Christianity Indo-European

Zeitgeist fallacies

In regards to famous “Zeitgeist” video that has been used to debunk Christianity…and, in turn, Christians have been able to use some of these falsehoods to try and disprove “all paganism” Zeitgeist getting a few things wrong doesn’t take away from other similarities or the similarities that are true. In this post, I will address two of the many Gods that Zeitgeist mentions and compares to Christ.


Zeitgeist claims.
1. Dionysus was born of a virgin on December 25th
2. He was a traveling teacher who performs miracles
3. He was called “holy child” and placed in a manger
4. He turned water into wine
5.Was known as God of the Vine
6. He rode in the triumphant procession on a donkey
7. He was a king that was ritually killed and eaten in a Eucharistic ritual
8. He rose from the dead on March 25th
9. He was depicted as being hung on a tree crucified
10. He was called King of Kings, God of Gods, God’s begotten son, savior, redeemer, anointed one, and the Alpha and Omega
11.Has the same trial is Jesus

1. Born on the 25th is irrelevant as even Jesus wasn’t born then. It was an established date to synch a lot of different religious practices around the solstices at that time. He also wasn’t born of a virgin, but it was a divine birth. His father was Zeus and his mother was Semele. The “virgin” thing is primarily a Christian concept to make it seem like their God didn’t have relations with Mary. God (Sky father figure) having relations with a human/mortal is very common in Indo-European Faiths. Hera targeting Dionysus and Zeus saving him (by sewing his body / remains to his leg until he was reborn….kind of like being rejoined to God…which is similar to Christ) is similar in many aspects to Heracles. Both are heroic savior figures (literally rescuing and aiding people) that predate Jesus. The divine savior being sacrificed and reborn or coming again is an Indo-European concept not particularly a Christian one. Virgin births aren’t uncommon for leaders of Rome when you take for example that Romulus and Remus were virgin births.

Task goal
Reproduce the article on Zeitgeist fallacies above in full, word for word. Rely only on the article on Zeitgeist fallacies above.

Data excerpt
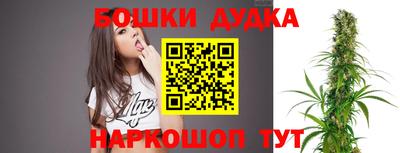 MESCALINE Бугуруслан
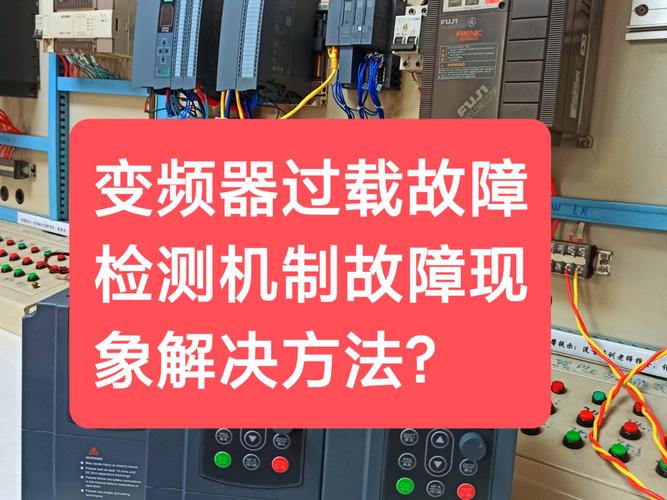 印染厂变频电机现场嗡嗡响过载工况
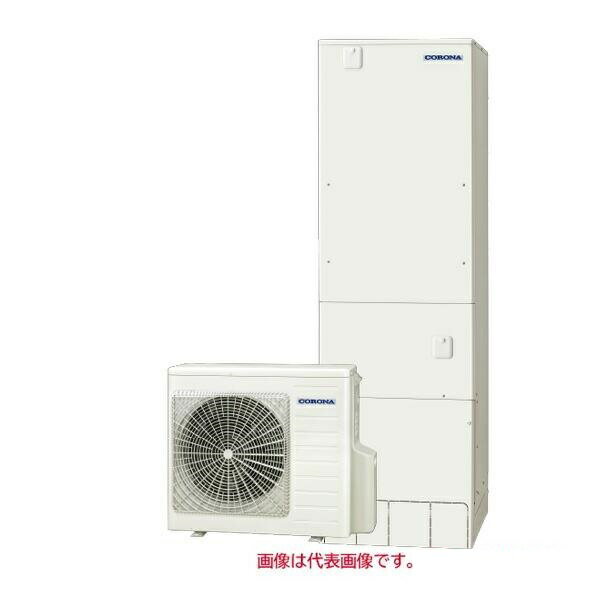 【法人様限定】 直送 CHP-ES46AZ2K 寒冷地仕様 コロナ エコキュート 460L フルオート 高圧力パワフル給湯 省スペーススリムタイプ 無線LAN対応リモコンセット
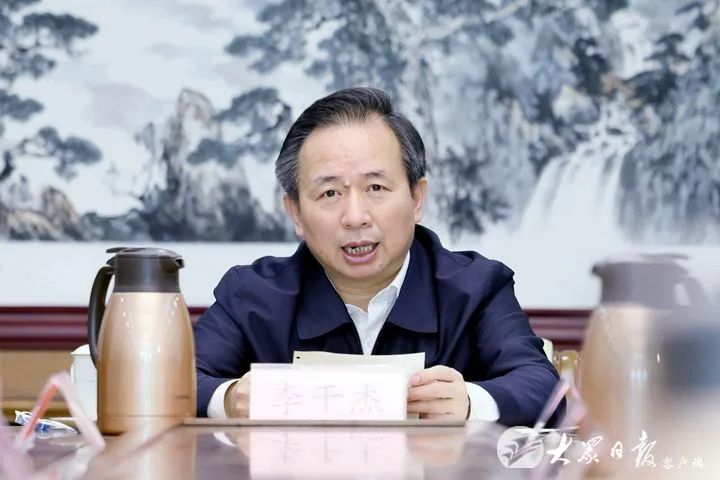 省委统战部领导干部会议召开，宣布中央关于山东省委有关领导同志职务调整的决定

Output
Christianity Indo-European

Zeitgeist fallacies

In regards to famous “Zeitgeist” video that has been used to debunk Christianity…and, in turn, Christians have been able to use some of these falsehoods to try and disprove “all paganism” Zeitgeist getting a few things wrong doesn’t take away from other similarities or the similarities that are true. In this post, I will address two of the many Gods that Zeitgeist mentions and compares to Christ.


Zeitgeist claims.
1. Dionysus was born of a virgin on December 25th
2. He was a traveling teacher who performs miracles
3. He was called “holy child” and placed in a manger
4. He turned water into wine
5.Was known as God of the Vine
6. He rode in the triumphant procession on a donkey
7. He was a king that was ritually killed and eaten in a Eucharistic ritual
8. He rose from the dead on March 25th
9. He was depicted as being hung on a tree crucified
10. He was called King of Kings, God of Gods, God’s begotten son, savior, redeemer, anointed one, and the Alpha and Omega
11.Has the same trial is Jesus

1. Born on the 25th is irrelevant as even Jesus wasn’t born then. It was an established date to synch a lot of different religious practices around the solstices at that time. He also wasn’t born of a virgin, but it was a divine birth. His father was Zeus and his mother was Semele. The “virgin” thing is primarily a Christian concept to make it seem like their God didn’t have relations with Mary. God (Sky father figure) having relations with a human/mortal is very common in Indo-European Faiths. Hera targeting Dionysus and Zeus saving him (by sewing his body / remains to his leg until he was reborn….kind of like being rejoined to God…which is similar to Christ) is similar in many aspects to Heracles. Both are heroic savior figures (literally rescuing and aiding people) that predate Jesus. The divine savior being sacrificed and reborn or coming again is an Indo-European concept not particularly a Christian one. Virgin births aren’t uncommon for leaders of Rome when you take for example that Romulus and Remus were virgin births.